Even epigenetic changes can shift across generations. Interventions that reduce environmental stressors and provide therapeutic support, including during pregnancy, can produce positive epigenetic changes that benefit both the individual and their descendants.
Growth After Trauma
Recovery from trauma doesn’t just mean returning to baseline. Some people report that the process of working through a traumatic experience leads to genuine psychological growth: deeper relationships, a stronger sense of personal strength, new priorities, or a richer appreciation for life. Researchers call this post-traumatic growth, and while it’s not universal, it’s well-documented.

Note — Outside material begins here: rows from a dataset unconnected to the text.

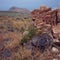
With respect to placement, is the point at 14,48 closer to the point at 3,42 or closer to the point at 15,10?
the point at 3,42

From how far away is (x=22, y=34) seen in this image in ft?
25.1

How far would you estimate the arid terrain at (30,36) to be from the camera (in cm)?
657

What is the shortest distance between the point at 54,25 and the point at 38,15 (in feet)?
4.21

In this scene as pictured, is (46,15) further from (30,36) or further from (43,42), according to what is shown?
(43,42)

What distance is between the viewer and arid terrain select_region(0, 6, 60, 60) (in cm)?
657

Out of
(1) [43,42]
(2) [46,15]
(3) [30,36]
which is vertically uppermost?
(2) [46,15]

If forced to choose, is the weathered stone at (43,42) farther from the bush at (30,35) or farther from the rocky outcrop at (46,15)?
the rocky outcrop at (46,15)

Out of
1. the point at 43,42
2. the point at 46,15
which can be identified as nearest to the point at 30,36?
the point at 43,42

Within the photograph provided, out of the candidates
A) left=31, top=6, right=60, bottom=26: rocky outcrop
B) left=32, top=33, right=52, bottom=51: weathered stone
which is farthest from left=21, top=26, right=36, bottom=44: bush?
left=31, top=6, right=60, bottom=26: rocky outcrop

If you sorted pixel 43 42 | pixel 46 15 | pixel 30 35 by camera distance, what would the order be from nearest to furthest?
1. pixel 43 42
2. pixel 30 35
3. pixel 46 15

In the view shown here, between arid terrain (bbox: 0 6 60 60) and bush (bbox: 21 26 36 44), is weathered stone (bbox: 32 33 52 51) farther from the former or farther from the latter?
bush (bbox: 21 26 36 44)

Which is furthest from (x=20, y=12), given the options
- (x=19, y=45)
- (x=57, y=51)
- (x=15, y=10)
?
(x=57, y=51)

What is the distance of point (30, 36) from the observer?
7.28 metres

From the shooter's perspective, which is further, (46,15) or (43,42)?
(46,15)
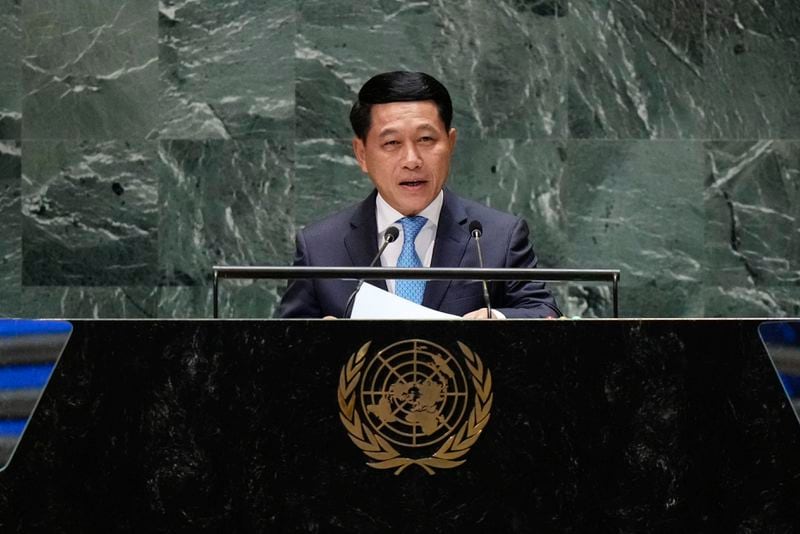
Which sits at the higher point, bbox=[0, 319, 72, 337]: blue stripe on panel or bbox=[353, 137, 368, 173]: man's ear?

Prevalence varies widely depending on the population and circumstances. Studies have found rates ranging from 10% to 77% depending on the group studied and how growth is measured. A meta-analysis of over 22,000 nurses during the COVID-19 pandemic found a 15% prevalence of post-traumatic growth. The wide range reflects an important truth: growth after trauma isn’t guaranteed, and it doesn’t negate the suffering. But it’s a real phenomenon, and for many people, the version of themselves that emerges from recovery is not diminished but genuinely changed in ways they value.
Post-traumatic growth doesn’t require you to be grateful for what happened. It simply means that the hard work of processing trauma can, in some cases, open doors that weren’t visible before.